CAROLINA: «IL CALCIO HA BISOGNO DELLE DONNE, NON VICEVERSA»

«Appena sono scesa dall’aereo a Teheran, mi hanno messo una coperta in testa. Le donne non possono girare a capo scoperto e giocare a calcio senza hijab (approvato dalla Fifa per i Paesi islamici nel 2012, ndr ) è vietato. Ho accettato di allenare con il velo. Poi mi sono chiesta: è meglio devastarsi di botulino e lifting o indossare il burka?».
A Carolina Morace, 51 anni, nata a Venezia e globetrotter per natura, le sfide sono sempre piaciute. Soprattutto quelle rotonde, capaci di attraversare il cielo della piccola storia contemporanea del calcio femminile — ma non solo — come un traversone. Ce la ricordavamo prima in tutto (105 gol in azzurro in 153 presenze, due finali europee, 12 scudetti, 12 volte capocannoniere in A, allenatrice di una squadra di calcio maschile: la Viterbese di Luciano Gaucci in C1) e la ritroviamo agli antipodi, Perth (Australia), con la vocazione immutata. Pioniera, fino in capo al mondo. È appena tornata dall’Iran dove, da istruttrice di primo livello della Fifa, ha insegnato movimenti, schemi e ripartenze a un gruppo di donne che non possono apprendere dagli uomini né andare allo stadio per vederli giocare né indossare maglia e calzoncini, sia pure «da maschio» come l’Italia (l’abbigliamento è una battaglia che Carolina ha combattuto quando sedeva sulla panchina che oggi è di Antonio Cabrini), né abbracciarsi con troppa enfasi dopo un gol. «Ho grande rispetto per le regole altrui, ma il primo giorno, con il velo, per il caldo mi sono sentita male in campo».
È stata in Giappone, Giordania, Corea. Presto decollerà per Johannesburg, Sudafrica. Insegnare calcio, dopo averlo predicato in parastinchi, è il mestiere che esercita per la Federcalcio mondiale in piena crisi («Chiunque venga eletto spero avrà la stessa attenzione di Blatter per il calcio femminile: per noi ha fatto tanto») e quando non viaggia è d.t. dell’Athena Floreat Fc a Perth, squadra maschile della lega di B. «Mi sono trasferita da due anni — racconta, diretta e mai ruffiana, l’avvocato Morace (laurea in giurisprudenza nel ’98) —. In Italia non avevo più lavoro. Una collega mi convinse ad aprire un’Academy per ragazze. Oggi alleno con metodologia europea, seleziono ragazzi e poi li porto a fare provini in Italia».

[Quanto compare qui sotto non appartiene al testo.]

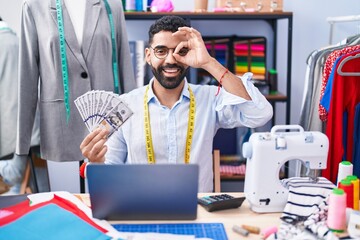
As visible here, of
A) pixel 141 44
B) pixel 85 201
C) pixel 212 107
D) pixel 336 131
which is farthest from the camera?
pixel 141 44

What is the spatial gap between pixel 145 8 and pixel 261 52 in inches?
33.2

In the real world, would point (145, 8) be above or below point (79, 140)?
above

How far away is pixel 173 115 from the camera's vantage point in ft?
6.95

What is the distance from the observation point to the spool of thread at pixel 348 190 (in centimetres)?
149

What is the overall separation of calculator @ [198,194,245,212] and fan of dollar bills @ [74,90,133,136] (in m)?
0.46

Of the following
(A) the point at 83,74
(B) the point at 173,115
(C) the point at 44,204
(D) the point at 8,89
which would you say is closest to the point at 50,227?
(C) the point at 44,204

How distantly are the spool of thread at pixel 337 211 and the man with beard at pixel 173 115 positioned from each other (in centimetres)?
66

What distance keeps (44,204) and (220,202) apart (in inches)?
22.9

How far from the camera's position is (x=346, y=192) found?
149 cm

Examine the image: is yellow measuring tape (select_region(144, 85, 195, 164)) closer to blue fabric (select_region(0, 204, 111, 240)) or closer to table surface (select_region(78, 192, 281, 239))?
table surface (select_region(78, 192, 281, 239))

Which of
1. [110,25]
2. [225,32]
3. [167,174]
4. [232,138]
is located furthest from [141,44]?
[167,174]

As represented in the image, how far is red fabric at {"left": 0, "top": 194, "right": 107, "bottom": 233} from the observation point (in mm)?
1455

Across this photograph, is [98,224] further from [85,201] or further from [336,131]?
[336,131]

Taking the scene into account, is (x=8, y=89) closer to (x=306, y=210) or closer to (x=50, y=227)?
(x=50, y=227)
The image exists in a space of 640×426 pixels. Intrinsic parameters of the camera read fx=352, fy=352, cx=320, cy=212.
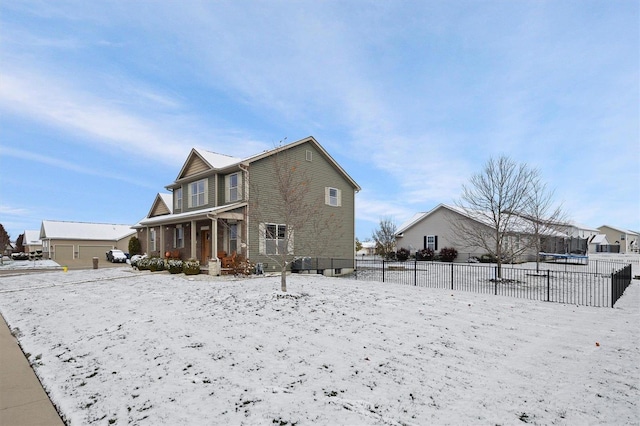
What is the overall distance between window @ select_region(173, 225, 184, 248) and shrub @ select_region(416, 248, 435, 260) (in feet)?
79.8

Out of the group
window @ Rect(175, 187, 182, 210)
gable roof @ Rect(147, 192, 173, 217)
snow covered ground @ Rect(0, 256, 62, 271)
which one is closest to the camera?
window @ Rect(175, 187, 182, 210)

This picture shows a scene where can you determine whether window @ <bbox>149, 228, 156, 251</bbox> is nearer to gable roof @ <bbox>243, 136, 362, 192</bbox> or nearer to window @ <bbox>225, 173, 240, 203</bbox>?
window @ <bbox>225, 173, 240, 203</bbox>

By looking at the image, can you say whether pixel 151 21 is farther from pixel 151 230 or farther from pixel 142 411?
pixel 151 230

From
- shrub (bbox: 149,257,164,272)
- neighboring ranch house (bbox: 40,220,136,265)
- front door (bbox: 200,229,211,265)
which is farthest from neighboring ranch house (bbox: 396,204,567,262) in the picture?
neighboring ranch house (bbox: 40,220,136,265)

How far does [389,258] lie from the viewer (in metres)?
40.5

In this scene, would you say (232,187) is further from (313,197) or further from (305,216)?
(305,216)

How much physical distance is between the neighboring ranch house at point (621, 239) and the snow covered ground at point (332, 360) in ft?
268

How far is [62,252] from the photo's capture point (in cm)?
5131

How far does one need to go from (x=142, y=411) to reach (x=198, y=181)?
21.3 meters

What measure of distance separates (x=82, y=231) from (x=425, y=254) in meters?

La sua eredità di atleta, enorme, è oggi negli scarpini delle giocatrici di Cabrini, cui Tavecchio, tra uno scivolone e l’altro, sta offrendo un futuro. «Le gaffe non le fa solo Tavecchio, cui va riconosciuto il merito di aver scosso l’ambiente: mai come quest’anno la Figc si sta muovendo per gettare basi per il calcio femminile. La Fiorentina ha acquistato il titolo: speriamo che altri club di A la seguano. Siamo in ritardo di 15 anni, in Iran hanno il calcio nelle scuole e noi no, però qualcosa si muove. Quando diedi le mie dimissioni a Carraro le condizioni erano molto diverse…». Qualcosa è rimasto immutato: «Si continua a dare priorità a tecnici uomini, anche senza il nostro passato. È scandaloso. Cabrini invece ha il nostro background: ci può stare». La soluzione è nelle alleanze bipartisan: «Il movimento delle donne ha bisogno degli uomini, e viceversa. Lo dicono i numeri. Il bacino di ragazzi ormai è stato esplorato. Se riusciamo a pescare tra le bambine, cambia tutto. L’unico modo per abbattere i paragoni è alzare il livello di tutti, tecnici e atlete».
Carolina for president (ad averne il coraggio).